In April of 1996, failure of an electrical transformer caused an automatic shutdown of the reactor. The reactor was maintained in what is known as a hot standby condition because that would reduce the time that the reactor would have to be offline. This put a severe strain on a seal in the recirculating pump. In June of 1996, the reactor was shut down again and placed in a hot standby mode. They could have used this shutdown to find and fix the seal in the pump but they did not. Consequently, in September, the plant operators had to work to fix the pump seal which was leaking. The measures that they took deviated from the correct and safest procedures required in such circumstances.
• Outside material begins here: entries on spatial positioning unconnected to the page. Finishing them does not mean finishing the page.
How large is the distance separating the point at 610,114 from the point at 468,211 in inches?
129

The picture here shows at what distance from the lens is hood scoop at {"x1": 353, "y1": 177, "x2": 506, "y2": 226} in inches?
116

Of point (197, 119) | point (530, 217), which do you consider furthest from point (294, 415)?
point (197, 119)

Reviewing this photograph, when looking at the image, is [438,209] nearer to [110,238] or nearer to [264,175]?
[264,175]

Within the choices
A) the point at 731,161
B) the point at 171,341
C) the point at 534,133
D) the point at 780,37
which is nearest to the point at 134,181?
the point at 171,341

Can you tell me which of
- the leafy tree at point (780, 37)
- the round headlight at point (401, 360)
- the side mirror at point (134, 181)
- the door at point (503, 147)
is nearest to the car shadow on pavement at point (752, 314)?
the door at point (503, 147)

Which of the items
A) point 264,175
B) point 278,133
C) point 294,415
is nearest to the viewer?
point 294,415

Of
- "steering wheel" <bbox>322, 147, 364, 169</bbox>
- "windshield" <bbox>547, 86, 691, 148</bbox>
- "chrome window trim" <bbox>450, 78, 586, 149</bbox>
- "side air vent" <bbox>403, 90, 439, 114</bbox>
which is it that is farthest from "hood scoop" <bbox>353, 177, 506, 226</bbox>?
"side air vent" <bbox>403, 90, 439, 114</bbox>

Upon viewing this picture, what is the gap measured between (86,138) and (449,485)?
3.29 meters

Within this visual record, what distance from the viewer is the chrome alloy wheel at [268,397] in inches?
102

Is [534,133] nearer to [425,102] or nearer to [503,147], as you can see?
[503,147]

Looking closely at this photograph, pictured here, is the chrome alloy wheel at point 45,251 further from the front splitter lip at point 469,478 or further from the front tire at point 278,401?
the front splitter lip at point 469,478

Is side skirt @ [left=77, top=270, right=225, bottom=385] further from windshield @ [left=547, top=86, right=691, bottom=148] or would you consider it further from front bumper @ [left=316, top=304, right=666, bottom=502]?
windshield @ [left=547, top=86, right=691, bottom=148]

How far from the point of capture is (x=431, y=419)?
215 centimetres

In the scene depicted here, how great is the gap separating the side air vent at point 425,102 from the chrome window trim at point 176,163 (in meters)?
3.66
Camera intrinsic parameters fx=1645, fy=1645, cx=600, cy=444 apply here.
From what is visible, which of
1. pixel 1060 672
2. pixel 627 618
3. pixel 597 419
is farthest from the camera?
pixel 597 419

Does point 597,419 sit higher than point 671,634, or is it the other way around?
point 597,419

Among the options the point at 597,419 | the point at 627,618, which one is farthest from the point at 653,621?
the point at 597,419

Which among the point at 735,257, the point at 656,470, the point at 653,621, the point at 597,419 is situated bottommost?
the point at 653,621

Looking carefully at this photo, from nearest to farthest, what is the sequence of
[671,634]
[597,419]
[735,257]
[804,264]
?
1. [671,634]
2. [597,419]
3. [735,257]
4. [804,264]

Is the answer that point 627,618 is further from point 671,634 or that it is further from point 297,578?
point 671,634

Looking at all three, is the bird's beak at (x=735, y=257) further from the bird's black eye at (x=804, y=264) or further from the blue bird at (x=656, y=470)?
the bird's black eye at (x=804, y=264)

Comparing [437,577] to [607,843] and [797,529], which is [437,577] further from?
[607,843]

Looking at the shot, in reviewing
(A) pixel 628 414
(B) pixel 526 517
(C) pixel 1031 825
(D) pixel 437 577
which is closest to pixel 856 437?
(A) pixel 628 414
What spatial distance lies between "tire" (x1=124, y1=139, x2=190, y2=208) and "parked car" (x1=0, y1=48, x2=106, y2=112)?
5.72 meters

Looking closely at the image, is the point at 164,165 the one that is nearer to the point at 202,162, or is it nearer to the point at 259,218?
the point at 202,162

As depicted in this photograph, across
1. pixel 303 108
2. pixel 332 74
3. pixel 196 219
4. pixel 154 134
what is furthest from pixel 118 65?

The reactor was allowed to operate for several extra hours even though its condition mandated a shutdown which was eventually accomplished.
When the NRC sent in a team of inspectors to investigate the improper responses to the problem with pump seal, many other problems were found. The operators of the plant worked on fixing the list of problems and notified the NRC that they were ready to restart the reactor in August of 1997. The next day, a circuit breaker broke down at the reactor. The NRC which had been ready to grant the restart cancelled permission, partly because they had just fined the operators of the plant for having problems with the circuit breakers. A major finding of the NRC was that there was not a sufficient focus on safety at the Clinton reactor. The problems at Clinton and six other reactors in 1997 prompted the NRC to change their processes for plant inspections.
In 1997 and 1998, there were multiple repairs, attempts to restart the reactors and multiple inspections by and fines by the NRC. The NRC found numerous violations of proper procedures, many necessary repairs and changes at the reactor, serious problems with staff training and insufficient concern with safety in general. It took two more years of work on the reactor before the NRC was ready to grant permission for a restart. Finally in 1999, the operators at Clinton had cleared the backlog of changes required by the NRC and the reactor was restarted after been out of service for over two year.